Pancartes were medieval historical documents, drawn up by a monastery, that recorded a sequence of gifts to the monastery. They were created in order that the whole group of grants or gifts could be confirmed by the ruler. They are known from Normandy and other northern French regions. Sometimes they were created over a number of years as successive gifts were added to the original document. Generally the various grants were tied together with a narrative usually quite short, that linked the various gifts to a short history of the religious house. These documents were a frequent product of monastic houses in Normandy during the early 11th century and afterwards. Normally, they were not a product of the lay administration's chanceries, and came from ecclesiastical sources.

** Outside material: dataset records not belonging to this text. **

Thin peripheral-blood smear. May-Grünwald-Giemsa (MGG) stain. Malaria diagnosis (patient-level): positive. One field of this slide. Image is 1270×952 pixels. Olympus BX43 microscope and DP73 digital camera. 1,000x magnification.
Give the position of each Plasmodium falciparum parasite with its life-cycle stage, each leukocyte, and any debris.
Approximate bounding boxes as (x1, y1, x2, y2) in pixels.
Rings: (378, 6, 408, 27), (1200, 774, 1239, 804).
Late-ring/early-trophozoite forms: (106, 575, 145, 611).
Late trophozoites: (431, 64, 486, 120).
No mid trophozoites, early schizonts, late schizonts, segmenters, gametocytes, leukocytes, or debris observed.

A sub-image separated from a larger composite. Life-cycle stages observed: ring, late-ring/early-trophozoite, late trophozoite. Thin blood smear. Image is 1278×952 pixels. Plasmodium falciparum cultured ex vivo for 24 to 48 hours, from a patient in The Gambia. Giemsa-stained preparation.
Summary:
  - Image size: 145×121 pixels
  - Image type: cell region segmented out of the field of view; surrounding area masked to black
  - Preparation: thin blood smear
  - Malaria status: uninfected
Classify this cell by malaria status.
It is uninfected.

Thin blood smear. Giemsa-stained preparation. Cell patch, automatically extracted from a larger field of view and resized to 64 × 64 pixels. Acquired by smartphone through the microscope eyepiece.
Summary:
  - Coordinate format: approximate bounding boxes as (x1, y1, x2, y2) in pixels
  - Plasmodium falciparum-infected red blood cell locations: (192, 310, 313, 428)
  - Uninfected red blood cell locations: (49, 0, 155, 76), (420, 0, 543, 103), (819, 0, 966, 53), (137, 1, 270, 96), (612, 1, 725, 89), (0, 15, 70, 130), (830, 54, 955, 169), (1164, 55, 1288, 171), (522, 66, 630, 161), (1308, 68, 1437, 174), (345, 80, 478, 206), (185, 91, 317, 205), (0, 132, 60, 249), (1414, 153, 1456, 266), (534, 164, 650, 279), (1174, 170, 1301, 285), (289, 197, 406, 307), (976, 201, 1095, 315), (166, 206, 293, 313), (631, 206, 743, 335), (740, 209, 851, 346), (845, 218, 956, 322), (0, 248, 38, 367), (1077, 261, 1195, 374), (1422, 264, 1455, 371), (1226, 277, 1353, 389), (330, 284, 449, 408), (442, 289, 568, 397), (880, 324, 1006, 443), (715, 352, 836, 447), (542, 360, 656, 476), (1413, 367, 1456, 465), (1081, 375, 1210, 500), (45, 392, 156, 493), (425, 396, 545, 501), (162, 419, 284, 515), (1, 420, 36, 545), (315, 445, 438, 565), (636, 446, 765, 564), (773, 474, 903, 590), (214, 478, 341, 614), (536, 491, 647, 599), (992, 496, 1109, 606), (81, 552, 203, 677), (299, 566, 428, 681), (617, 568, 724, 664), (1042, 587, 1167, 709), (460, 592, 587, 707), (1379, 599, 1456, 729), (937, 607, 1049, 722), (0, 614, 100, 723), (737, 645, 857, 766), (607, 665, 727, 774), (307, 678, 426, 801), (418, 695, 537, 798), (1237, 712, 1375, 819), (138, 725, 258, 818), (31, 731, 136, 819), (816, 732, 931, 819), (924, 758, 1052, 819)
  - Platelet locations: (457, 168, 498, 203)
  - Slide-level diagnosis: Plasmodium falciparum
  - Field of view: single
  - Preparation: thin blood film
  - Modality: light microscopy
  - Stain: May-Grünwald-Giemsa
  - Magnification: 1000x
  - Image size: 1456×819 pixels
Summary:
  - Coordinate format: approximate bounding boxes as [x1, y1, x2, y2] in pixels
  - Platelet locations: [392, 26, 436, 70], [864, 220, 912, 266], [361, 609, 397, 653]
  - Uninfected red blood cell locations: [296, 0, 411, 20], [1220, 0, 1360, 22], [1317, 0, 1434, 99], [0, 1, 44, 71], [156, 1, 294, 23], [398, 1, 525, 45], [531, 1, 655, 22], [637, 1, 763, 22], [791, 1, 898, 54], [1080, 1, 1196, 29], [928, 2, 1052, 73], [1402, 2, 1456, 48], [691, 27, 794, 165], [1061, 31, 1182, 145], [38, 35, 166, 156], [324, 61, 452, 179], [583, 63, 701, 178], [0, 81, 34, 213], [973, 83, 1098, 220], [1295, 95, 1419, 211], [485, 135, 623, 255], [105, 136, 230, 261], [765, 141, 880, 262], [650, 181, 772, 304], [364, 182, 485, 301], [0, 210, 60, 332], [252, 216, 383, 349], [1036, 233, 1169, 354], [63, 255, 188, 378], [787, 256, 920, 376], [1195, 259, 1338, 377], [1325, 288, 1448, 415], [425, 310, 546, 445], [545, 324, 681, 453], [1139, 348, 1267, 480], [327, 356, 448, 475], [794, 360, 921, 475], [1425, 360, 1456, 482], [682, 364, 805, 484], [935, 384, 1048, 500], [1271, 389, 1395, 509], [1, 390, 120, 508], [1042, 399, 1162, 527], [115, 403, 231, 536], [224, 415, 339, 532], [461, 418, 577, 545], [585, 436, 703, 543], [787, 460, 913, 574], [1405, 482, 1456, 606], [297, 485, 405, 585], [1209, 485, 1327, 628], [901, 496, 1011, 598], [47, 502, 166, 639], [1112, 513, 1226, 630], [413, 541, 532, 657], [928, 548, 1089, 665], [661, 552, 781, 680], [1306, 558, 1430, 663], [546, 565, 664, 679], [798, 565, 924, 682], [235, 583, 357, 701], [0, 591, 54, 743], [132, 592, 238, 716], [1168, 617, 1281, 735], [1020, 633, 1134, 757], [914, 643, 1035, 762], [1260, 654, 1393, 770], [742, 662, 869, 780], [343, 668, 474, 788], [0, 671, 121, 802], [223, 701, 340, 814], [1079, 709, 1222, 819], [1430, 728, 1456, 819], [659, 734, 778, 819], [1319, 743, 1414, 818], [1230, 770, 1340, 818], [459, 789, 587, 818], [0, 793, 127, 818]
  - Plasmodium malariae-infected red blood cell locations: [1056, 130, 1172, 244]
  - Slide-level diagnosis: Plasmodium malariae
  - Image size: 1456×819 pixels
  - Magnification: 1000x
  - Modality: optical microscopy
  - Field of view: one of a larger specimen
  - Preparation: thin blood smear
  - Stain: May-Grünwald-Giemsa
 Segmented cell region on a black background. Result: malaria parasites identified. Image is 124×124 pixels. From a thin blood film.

The historian David Bates said that the term pancartes has been overused in historical studies, that the strict definition of the term is "a charter which reproduces the text of more than one charter", and that the document duplicates the original of the copied charter.

Sometimes the pancarte was recopied after a number of additions had been made to the original, and this could occasionally lead to errors in chronology, as the additions to the original might have been made without respect to the actual order of the donations. The historian Marjorie Chibnall states that the medieval historian Orderic Vitalis used now lost pancartes of various Norman monastic houses as sources for his historical writings. The surviving pancartes are important for their recording of now-lost charters, and for understanding the history of historical writing.

The practice of writing pancartes influenced English monasteries, which were in contact with Norman houses after the Norman conquest of England in 1066. Post-Conquest cartularies, such as Hemming's Cartulary, bear many similarities to the Norman pancartes. Later, in the reign of King Henry II of England, the monastic writers Benedict of Peterborough, Roger of Howden, and Ralph Diceto also built on the pancarte when they inserted documents into their narratives, although their connecting stories were much more elaborate than many other pancartes.